__What to produce__
Reproduce the material verbatim, starting at the line that contains "What quantity of" and continuing through the final line of the material.

Excerpts from a spatial reasoning dataset:
※

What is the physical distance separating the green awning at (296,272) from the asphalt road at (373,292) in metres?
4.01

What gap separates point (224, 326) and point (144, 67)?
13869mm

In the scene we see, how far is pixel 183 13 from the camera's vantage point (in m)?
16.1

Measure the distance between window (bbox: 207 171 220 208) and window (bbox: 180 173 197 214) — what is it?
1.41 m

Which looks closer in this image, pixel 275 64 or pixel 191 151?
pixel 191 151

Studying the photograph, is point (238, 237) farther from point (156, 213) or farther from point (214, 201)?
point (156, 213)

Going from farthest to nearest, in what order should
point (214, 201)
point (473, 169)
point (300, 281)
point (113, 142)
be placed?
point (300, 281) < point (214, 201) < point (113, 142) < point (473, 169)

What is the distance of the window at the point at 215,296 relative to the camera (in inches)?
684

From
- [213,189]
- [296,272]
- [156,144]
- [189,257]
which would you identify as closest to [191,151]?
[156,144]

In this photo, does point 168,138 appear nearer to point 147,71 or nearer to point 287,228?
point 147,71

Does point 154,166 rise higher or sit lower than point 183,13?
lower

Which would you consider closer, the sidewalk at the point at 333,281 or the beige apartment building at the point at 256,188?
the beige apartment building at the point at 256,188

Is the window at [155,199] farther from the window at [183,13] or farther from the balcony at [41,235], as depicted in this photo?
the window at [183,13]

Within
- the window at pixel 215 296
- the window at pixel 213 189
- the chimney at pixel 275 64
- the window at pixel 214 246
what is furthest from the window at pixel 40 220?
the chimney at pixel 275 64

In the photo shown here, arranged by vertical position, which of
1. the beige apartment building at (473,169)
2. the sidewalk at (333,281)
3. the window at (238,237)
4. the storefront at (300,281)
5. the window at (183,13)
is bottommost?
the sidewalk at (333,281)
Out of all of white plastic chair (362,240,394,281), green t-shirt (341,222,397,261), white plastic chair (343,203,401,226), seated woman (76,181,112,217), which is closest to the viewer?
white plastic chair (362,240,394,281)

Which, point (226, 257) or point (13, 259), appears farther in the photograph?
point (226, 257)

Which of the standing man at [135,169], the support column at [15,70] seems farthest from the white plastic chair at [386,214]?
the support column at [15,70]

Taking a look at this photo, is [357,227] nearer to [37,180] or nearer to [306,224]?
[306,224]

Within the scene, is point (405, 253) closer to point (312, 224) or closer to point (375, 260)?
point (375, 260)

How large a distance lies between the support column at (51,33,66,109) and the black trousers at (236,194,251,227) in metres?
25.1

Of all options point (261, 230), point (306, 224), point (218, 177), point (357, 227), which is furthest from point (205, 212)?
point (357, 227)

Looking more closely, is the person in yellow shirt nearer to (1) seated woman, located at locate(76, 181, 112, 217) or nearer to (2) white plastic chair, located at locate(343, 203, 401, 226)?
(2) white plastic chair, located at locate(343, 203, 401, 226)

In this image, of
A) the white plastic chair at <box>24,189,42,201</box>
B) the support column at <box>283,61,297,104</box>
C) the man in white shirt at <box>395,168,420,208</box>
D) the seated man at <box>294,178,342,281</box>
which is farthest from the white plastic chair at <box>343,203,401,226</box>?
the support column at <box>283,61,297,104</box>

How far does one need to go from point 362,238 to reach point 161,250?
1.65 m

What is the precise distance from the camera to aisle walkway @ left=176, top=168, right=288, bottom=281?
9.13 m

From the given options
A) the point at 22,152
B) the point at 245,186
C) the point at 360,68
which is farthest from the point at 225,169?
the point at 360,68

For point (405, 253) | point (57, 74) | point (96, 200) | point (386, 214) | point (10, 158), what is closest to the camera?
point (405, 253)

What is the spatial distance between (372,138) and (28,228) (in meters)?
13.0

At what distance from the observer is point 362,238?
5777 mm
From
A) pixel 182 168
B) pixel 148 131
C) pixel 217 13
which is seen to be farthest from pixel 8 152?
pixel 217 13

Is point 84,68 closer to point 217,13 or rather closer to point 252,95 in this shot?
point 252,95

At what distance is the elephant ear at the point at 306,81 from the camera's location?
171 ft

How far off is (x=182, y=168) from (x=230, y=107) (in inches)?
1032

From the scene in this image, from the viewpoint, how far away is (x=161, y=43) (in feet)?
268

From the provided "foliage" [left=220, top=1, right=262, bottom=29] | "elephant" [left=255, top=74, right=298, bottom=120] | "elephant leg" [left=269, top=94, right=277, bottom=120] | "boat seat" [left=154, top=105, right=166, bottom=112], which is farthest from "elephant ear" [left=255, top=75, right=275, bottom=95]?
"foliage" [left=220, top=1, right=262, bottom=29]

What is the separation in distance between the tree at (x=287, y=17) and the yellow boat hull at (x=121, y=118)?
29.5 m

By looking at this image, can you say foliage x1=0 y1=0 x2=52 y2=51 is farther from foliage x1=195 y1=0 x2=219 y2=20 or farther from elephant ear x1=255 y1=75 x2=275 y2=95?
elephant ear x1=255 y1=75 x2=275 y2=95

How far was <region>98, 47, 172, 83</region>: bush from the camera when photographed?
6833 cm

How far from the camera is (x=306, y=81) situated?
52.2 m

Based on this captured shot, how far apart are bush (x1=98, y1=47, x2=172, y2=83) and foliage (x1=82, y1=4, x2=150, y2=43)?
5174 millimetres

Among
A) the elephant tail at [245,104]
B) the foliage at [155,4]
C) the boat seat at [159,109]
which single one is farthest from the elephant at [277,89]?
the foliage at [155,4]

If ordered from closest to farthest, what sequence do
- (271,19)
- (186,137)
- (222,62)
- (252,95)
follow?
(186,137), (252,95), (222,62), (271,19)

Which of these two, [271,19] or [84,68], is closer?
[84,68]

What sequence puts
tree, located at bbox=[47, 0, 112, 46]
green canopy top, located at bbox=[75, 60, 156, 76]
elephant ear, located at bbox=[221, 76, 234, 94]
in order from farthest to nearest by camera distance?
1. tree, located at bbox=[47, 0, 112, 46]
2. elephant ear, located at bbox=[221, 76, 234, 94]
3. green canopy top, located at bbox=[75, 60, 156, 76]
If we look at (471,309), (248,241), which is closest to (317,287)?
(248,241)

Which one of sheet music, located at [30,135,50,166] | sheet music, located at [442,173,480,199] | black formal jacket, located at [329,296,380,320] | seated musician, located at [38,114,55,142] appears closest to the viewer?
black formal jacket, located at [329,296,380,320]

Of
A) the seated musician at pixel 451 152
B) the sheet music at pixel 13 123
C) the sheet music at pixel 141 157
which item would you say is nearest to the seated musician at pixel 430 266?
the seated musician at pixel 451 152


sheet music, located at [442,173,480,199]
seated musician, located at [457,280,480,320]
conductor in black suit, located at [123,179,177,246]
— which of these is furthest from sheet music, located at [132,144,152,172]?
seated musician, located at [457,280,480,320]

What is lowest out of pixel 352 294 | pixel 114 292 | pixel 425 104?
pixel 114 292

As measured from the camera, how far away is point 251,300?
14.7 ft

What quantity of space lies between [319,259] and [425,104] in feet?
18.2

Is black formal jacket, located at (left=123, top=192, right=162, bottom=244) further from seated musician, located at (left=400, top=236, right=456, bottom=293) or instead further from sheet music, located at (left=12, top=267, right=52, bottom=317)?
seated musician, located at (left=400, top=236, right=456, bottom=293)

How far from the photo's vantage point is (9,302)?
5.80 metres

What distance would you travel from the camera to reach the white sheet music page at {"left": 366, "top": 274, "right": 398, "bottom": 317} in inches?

※

__Response to this task__
What quantity of space lies between [319,259] and [425,104] in feet?
18.2

Is black formal jacket, located at (left=123, top=192, right=162, bottom=244) further from seated musician, located at (left=400, top=236, right=456, bottom=293) or instead further from sheet music, located at (left=12, top=267, right=52, bottom=317)?
seated musician, located at (left=400, top=236, right=456, bottom=293)

How far from the photo's vantage point is (9,302)?
5.80 metres

What distance would you travel from the camera to reach the white sheet music page at {"left": 366, "top": 274, "right": 398, "bottom": 317} in inches?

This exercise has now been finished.